Photonics, the science of harnessing light, has the potential to revolutionize many sectors of the society. The envisioned transition from electronics to photonic technologies requires advanced and miniaturized optical devices.

Planar optical components, realized as micro- and nanoscale structured surfaces, are at the forefront of this transition. However, their fabrication by traditional methods is still a barrier to their widespread use in applications. A photolithographic process that fully exploits the multiple degrees of freedom of the light is part of the solution.

HyperMaSH will introduce a radically new concept for surface photopatterning of advanced planar optical components: the Vector-Time-Color Hyper Lithography.

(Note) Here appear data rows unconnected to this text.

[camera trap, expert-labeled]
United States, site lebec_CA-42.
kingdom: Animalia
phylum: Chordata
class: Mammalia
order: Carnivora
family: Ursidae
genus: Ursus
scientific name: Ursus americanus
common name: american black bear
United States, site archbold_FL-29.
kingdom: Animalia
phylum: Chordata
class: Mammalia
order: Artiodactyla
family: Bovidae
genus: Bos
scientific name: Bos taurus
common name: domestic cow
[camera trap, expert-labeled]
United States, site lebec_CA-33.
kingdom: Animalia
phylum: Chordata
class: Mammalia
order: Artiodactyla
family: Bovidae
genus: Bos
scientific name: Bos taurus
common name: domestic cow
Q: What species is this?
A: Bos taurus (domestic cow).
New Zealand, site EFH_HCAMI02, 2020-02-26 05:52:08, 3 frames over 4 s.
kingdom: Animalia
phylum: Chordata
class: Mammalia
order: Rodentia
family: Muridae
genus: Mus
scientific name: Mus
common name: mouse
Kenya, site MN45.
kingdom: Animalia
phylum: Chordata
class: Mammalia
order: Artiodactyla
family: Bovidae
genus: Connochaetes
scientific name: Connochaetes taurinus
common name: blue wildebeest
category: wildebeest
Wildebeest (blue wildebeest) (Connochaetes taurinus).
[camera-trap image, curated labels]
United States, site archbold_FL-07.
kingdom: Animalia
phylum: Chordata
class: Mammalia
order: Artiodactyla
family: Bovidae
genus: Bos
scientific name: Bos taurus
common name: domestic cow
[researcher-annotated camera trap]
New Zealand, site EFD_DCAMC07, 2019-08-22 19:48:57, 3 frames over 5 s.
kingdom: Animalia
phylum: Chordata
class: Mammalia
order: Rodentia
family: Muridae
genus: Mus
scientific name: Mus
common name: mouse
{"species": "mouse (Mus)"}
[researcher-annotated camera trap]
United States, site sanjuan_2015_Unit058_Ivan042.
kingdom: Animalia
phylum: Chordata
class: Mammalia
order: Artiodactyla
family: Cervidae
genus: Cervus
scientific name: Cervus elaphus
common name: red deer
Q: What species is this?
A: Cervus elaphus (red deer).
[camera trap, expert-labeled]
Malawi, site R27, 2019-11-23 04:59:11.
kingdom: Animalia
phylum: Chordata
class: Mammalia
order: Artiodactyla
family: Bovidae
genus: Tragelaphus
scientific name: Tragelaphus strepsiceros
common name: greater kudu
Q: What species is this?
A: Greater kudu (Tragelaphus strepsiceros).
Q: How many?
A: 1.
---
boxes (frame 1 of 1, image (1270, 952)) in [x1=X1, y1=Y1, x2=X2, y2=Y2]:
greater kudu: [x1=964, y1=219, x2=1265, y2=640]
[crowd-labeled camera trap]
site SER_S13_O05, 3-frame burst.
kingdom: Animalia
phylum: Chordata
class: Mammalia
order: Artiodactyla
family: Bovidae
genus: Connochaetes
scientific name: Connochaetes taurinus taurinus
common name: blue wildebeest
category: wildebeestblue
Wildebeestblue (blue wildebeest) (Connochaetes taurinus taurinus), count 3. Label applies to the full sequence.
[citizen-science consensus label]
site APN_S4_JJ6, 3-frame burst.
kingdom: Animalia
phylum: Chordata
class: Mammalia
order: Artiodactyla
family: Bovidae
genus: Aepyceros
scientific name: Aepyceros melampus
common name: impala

I will define a multi-dimensional space of lithographic parameters, where the intensity pattern, the polarization distribution, the time evolution, and the wavelength of a holographic light field are simultaneously and synergically engineered.For HyperMaSH’s approach, I will leverage the peculiar vectorial and reversible photoresponse of azobenzene-containing materials in combination with Jones matrix holography and digital holographic microscopy.

The result will be the dynamical and reversible manipulation of the surface morphology on micro and nano spatial scale.

Operating diffractive optical components and metasurfaces will be directly produced without any of the post-exposure processes of the standard photolithography.

I will realize a paradigm shift by developing an unprecedented direct and high-resolution patterning method with significantly reduced environmental impact and energy consumption.

Results will have far-reaching implications beyond the fabrication of planar optical components to be used either directly or as reusable masters for surface templating.

HyperMaSH envisions a general lithographic method for functional surfaces and contributes to the understanding of the complex light-matter interactions occuring in azomaterials.